Today I’m reviewing Little White Hands by Mark Cushen which is released today, so please do check out the book and support the author. This was such a lovely book to read, and it just so happens to perfectly to dovetail with the first prompt for the Wyrd & Wonder challenge: ‘We going on an adventure.’
*Disclaimer: ‘I was given a copy this book in exchange for an honest review, all views are my own.’*
Almost five hundred years have passed since the Seasons were at war.
Half a millennium since Winter defied Spring, and lost.
Generations have come and gone, not knowing the bitter freeze and howling snows of Winter ever existed.
But now, after centuries of silence, the participants in this ancient struggle have resurfaced and reignited their feud on the doorstep of an unassuming little kitchen boy.
Garlan’s dreams of being just like the knights he idolizes may not be as impossible as he has always been led to believe, when he is chased from his home and thrust headlong into the kind of adventure he had only ever read about in books.
Setting out on a journey that spans the entire kingdom of Faeland, Garlan will traverse impossible mountains and stormy seas and battle terrible monsters, all to keep the world he knows safe from an enemy who will stop at nothing to bring about a never-ending winter.
With a cast of fantastical characters to aid him in his quest, can Garlan overcome his self-doubt and find the courage he needs to rise above his humble station and become the hero he always dreamed of being?
The fate of the world rests in his hands.
“This will be a treacherous journey, Garlan, should the High Seasons decide to let you embark on it. There will be terrible perils along the way, and I daresay we will not return home completely unscathed if we return at all.”
Little White Hands was a book that caught my attention from the blurb alone, and the mention of the Seasons being at War. By complete chance, there is an aspect of that in one of the D&D campaigns I’m in at the moment, so it immediately resonated, but there was just something about ‘Almost five hundred years have passed since the Seasons were at war. Half a millennium since Winter defied Spring and lost.’ The entire blurb caught my intention, but that part intrigued me, and I leapt at the chance to read it. Then I saw the cover, which I love – I am a little biased towards foxes – but I just love everything from the colours to the composition, and after reading the book, it is a perfect representation of this tale.

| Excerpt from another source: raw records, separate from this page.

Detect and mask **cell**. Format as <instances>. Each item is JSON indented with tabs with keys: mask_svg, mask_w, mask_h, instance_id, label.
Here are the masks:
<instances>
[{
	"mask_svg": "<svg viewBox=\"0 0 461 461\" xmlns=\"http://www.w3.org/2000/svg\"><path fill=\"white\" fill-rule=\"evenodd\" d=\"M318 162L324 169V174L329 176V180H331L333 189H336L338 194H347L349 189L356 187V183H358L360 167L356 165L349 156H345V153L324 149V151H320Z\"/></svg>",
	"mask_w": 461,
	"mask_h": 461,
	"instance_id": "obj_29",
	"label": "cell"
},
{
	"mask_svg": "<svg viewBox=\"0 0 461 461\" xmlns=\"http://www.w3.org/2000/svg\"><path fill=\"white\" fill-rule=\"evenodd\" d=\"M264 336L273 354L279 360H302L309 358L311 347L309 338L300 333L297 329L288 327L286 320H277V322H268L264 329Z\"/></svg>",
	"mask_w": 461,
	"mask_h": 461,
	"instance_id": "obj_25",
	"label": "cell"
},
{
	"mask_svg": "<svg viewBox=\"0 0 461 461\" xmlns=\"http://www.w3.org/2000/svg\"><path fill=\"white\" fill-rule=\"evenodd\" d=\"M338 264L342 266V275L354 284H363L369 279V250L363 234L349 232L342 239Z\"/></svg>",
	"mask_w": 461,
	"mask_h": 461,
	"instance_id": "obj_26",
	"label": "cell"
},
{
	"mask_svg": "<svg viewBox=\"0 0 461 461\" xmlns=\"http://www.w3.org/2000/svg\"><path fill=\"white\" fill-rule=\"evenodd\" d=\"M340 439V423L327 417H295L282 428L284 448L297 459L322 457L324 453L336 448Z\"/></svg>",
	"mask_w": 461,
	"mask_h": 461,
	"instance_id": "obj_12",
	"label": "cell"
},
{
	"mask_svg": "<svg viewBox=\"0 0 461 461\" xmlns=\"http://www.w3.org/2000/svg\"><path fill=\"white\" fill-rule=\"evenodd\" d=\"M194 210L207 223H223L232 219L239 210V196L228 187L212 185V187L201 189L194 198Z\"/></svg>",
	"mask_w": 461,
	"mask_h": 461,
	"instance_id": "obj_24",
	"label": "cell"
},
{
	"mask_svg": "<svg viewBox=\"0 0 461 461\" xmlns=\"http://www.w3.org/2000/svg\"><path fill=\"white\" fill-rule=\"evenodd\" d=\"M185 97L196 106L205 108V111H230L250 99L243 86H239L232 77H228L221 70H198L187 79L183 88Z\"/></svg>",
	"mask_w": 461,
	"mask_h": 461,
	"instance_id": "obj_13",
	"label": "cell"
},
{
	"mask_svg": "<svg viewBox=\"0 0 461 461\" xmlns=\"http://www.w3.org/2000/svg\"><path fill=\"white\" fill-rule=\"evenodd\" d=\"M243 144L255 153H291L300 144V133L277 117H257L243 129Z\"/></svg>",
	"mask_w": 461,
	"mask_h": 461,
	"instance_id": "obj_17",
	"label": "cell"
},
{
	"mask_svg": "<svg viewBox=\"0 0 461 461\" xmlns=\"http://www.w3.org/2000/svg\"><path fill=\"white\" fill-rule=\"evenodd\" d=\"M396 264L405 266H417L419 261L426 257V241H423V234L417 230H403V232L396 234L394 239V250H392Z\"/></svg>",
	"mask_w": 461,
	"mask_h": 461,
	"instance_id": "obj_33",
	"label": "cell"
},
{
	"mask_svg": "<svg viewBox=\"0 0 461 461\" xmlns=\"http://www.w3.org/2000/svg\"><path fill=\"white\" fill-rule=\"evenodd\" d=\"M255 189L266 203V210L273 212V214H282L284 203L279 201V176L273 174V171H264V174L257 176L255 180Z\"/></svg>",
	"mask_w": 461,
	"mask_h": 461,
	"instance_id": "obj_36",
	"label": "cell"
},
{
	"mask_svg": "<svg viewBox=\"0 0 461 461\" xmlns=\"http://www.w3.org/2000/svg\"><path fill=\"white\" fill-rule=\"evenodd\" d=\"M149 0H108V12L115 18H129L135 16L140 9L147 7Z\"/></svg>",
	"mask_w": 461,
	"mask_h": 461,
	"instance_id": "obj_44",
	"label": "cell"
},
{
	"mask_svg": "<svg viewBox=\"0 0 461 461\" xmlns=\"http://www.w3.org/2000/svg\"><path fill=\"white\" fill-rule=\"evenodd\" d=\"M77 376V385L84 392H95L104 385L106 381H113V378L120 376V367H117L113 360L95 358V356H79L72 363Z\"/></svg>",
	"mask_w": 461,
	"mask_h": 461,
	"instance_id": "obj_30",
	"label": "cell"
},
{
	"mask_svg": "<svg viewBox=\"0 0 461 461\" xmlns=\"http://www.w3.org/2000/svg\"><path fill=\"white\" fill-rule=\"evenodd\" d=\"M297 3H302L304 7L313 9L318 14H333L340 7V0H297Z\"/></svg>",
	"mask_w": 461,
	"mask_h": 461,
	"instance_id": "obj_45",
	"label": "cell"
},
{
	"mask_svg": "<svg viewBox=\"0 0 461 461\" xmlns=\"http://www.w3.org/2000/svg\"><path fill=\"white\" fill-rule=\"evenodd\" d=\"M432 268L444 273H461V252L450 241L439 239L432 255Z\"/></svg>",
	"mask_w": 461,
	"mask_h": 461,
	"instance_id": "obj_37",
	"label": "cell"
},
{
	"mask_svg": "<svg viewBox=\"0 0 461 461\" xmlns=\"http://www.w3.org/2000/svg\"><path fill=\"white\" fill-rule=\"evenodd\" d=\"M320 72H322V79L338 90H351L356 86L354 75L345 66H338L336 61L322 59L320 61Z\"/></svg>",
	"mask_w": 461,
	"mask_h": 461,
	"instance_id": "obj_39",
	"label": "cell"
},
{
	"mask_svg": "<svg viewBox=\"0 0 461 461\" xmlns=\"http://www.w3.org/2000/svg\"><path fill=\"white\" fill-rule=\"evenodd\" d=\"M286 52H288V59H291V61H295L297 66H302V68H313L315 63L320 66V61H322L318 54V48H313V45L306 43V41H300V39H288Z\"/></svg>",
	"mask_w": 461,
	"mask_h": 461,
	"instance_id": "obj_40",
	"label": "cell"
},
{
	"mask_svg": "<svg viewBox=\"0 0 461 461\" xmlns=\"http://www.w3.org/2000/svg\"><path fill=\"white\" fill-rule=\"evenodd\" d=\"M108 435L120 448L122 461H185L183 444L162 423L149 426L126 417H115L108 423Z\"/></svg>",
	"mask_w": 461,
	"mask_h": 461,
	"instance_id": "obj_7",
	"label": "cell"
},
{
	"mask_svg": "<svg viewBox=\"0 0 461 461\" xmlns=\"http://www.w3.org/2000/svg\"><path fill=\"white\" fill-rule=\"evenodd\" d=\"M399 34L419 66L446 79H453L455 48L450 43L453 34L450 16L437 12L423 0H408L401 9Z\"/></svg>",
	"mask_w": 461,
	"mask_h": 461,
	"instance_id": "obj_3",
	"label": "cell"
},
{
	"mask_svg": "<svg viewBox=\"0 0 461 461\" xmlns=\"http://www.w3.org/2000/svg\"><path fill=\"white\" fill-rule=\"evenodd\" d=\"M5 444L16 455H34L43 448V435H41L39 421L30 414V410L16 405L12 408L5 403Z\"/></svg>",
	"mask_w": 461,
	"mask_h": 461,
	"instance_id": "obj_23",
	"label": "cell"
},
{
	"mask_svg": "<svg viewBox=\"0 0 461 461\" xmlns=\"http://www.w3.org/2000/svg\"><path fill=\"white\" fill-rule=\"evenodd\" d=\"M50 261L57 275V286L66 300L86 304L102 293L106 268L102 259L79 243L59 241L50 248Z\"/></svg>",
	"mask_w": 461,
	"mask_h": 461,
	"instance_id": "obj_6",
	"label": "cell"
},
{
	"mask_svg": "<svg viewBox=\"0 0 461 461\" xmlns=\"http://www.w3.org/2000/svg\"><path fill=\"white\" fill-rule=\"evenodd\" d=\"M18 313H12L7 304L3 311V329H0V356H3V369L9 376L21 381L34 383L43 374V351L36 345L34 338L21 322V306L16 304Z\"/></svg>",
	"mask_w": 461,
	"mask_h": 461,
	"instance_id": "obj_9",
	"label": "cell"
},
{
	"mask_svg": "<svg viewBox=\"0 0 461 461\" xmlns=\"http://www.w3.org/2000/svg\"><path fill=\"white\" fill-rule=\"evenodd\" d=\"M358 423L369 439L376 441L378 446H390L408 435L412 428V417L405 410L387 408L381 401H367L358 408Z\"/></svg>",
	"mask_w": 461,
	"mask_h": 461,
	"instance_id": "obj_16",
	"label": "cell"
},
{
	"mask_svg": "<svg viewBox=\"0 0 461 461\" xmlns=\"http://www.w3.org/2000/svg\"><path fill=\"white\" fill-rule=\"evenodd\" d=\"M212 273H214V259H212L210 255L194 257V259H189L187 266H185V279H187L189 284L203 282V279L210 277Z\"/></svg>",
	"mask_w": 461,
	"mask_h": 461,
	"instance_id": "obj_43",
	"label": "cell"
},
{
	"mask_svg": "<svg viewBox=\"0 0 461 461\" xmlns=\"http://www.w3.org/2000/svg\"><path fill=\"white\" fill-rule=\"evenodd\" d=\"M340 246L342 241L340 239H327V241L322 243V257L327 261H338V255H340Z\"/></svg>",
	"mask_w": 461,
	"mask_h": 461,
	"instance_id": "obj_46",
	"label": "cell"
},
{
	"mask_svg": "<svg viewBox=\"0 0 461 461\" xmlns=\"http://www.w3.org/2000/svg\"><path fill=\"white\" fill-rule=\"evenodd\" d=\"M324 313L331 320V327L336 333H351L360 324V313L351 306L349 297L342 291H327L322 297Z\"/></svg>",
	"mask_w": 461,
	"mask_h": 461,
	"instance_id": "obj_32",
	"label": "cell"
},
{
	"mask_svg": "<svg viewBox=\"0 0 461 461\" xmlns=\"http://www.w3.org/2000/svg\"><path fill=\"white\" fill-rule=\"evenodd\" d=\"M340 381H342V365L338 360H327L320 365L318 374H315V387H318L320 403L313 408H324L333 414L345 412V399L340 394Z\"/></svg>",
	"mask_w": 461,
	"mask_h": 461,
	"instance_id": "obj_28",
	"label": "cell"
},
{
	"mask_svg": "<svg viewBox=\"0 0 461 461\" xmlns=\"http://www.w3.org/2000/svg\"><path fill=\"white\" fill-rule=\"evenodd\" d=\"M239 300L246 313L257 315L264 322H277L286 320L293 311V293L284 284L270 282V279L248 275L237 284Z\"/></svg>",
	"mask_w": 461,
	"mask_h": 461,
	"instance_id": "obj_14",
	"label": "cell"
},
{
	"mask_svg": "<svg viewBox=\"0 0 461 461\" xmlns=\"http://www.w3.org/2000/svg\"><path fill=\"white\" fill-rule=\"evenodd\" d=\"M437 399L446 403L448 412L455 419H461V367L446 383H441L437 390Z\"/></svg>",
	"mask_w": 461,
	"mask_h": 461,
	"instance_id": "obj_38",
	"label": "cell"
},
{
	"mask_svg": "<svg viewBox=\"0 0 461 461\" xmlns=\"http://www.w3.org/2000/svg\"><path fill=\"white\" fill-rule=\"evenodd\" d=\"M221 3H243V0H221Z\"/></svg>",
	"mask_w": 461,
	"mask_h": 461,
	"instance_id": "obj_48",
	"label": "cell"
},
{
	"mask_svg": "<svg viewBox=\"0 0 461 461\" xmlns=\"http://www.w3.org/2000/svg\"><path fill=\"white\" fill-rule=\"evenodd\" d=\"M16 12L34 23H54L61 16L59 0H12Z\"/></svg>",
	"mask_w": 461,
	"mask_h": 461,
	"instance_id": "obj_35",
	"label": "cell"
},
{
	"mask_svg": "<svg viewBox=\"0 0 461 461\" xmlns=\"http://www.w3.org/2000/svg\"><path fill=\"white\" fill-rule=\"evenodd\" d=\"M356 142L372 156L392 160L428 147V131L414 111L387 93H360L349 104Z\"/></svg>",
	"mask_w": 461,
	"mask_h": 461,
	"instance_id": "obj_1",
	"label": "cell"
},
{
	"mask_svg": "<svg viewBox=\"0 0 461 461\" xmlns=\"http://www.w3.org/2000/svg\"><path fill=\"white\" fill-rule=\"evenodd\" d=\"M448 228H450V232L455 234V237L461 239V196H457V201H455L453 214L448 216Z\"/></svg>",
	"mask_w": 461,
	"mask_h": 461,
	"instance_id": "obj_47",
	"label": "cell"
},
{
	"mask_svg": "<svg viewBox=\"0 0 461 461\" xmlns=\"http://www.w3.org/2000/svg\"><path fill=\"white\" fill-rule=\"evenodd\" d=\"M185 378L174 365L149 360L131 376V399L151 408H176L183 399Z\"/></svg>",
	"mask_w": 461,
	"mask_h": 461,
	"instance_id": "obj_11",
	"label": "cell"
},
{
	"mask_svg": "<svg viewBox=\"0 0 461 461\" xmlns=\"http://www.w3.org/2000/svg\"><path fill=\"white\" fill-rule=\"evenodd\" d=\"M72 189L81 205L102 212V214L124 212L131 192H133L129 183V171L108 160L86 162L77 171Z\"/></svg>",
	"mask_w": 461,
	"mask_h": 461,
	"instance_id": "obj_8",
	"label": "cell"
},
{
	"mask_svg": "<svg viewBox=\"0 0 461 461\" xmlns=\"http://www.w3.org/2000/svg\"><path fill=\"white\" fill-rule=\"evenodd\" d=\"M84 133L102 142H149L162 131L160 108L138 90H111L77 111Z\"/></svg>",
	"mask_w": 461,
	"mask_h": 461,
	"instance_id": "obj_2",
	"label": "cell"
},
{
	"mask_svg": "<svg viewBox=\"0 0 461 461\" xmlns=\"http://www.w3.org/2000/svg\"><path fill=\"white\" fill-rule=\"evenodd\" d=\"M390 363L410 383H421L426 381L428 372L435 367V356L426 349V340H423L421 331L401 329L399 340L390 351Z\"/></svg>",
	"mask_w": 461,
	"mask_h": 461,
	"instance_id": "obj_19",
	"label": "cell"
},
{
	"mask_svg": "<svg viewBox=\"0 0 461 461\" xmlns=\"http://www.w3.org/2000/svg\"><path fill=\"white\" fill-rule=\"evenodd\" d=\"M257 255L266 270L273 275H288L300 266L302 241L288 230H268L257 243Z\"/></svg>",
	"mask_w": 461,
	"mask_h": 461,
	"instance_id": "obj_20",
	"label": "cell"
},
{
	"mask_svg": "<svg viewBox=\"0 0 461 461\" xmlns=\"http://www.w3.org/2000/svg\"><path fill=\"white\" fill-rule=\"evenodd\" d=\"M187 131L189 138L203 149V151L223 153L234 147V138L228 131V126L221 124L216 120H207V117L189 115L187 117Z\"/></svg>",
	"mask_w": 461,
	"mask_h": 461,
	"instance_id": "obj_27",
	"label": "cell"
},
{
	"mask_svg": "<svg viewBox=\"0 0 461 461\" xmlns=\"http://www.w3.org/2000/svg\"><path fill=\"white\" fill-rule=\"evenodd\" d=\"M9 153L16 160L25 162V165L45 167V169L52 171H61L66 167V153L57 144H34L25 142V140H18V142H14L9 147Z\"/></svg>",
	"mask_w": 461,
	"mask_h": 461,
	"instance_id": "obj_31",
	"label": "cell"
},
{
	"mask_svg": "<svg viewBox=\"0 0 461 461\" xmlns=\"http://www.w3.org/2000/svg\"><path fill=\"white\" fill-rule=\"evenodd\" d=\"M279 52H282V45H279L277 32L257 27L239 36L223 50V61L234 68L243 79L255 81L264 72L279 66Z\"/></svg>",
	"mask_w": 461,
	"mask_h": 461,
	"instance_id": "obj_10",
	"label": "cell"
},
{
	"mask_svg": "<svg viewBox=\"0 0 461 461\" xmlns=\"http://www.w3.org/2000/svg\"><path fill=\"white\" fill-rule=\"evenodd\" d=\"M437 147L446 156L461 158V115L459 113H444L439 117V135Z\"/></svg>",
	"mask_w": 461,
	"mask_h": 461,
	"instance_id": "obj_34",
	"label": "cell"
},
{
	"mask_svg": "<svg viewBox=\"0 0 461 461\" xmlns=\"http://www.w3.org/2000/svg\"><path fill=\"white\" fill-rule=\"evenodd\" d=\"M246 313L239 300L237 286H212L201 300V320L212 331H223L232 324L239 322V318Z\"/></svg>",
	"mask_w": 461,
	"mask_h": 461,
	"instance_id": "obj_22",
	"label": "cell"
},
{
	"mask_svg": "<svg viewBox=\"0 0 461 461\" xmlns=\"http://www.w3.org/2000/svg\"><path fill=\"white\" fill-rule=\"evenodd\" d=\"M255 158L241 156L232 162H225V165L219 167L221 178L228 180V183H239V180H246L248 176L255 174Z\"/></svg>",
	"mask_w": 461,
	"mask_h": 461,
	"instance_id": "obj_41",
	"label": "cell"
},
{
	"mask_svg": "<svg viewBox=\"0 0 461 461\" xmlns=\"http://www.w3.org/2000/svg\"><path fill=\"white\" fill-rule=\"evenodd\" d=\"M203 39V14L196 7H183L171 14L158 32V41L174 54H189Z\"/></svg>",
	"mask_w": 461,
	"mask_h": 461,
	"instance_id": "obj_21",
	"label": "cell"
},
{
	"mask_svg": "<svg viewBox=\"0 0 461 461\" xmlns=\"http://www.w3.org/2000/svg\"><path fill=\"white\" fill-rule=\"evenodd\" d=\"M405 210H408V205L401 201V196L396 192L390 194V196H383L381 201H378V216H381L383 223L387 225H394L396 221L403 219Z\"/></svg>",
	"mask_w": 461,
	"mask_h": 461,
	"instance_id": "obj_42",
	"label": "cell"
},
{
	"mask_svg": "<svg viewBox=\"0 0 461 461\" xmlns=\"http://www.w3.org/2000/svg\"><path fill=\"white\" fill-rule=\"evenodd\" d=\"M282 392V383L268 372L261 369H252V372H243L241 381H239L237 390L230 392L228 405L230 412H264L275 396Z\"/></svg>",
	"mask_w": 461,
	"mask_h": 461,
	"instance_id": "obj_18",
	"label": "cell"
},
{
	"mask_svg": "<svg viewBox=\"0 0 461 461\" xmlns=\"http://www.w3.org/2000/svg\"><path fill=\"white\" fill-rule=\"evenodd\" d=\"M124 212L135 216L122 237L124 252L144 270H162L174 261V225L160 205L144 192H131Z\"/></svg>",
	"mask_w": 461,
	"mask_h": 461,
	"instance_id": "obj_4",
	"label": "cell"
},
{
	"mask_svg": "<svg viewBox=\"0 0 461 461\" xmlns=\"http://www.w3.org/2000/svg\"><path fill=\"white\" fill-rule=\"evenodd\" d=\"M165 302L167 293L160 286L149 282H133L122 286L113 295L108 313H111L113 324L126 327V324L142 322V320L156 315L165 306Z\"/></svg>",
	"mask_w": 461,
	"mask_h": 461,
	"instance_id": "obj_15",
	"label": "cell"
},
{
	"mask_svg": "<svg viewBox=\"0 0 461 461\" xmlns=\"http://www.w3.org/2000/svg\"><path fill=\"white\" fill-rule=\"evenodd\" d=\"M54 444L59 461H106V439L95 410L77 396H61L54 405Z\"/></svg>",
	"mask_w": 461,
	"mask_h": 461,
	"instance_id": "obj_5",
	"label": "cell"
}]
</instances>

And as an added bonus point there is a map!!
I was immediately taken with Cushen’s approach and writing style in this book, it opens like a tale of old, and both the language and the tone had me smiling and knowing that I was going to enjoy this book before I’d even finished the first page. There is a whimsy and warmth to this book, and even though I wasn’t necessarily the target audience for this book – it’s middle grade, albeit with a few darker moments – it wrapped itself around me, and it was a pleasure to lose myself in the story. This is very much a fantastical adventure, steeped in high fantasy, but there was a comfort to this story – partly because the start does have you imagining that you’re sat around a fire in an old tavern listening to a bard regaling you with a tale of adventure, and there are many places where it felt like a hug in a book without ever losing the excitement and forward momentum of the story.
The characters had a charm all of their own. I have a soft spot for coming-of-age stories, and Garlan was a character that I just had to root for, there’s a wonderful blend of innocence, lack of experience and determination and he was one of my favourites. The other was Oldface, who had a way about him that had me laughing and looking forward to what he would say next. I felt that all the characters were well written, and fitting for the world, although I did find it very male-dominated.
I enjoyed the worldbuilding, which had a similar sense of whimsy to the writing. There were some places in particular where it had an almost Ghibli-esque vibe which was wonderful. This was very much a high fantasy world, but Cushen put his own spin on it, and I very much enjoyed the journey across this world with Garlan and his companions and seeing the different regions, creatures and people. There was a breadth and depth to the world that was fitting for the story, without losing the whimsy that is such a dominant and wonderful characteristic of this book.
I had so much fun with this book, and I can’t wait to see what lies ahead for Garlan Greatheart. A brilliant debut that I wouldn’t hesitate to recommend, particularly for anyone in search of adventure with more than a little whimsy along the road.
If you’ve read it, or read it in the future, please feel free to shout at me about this fantastic book.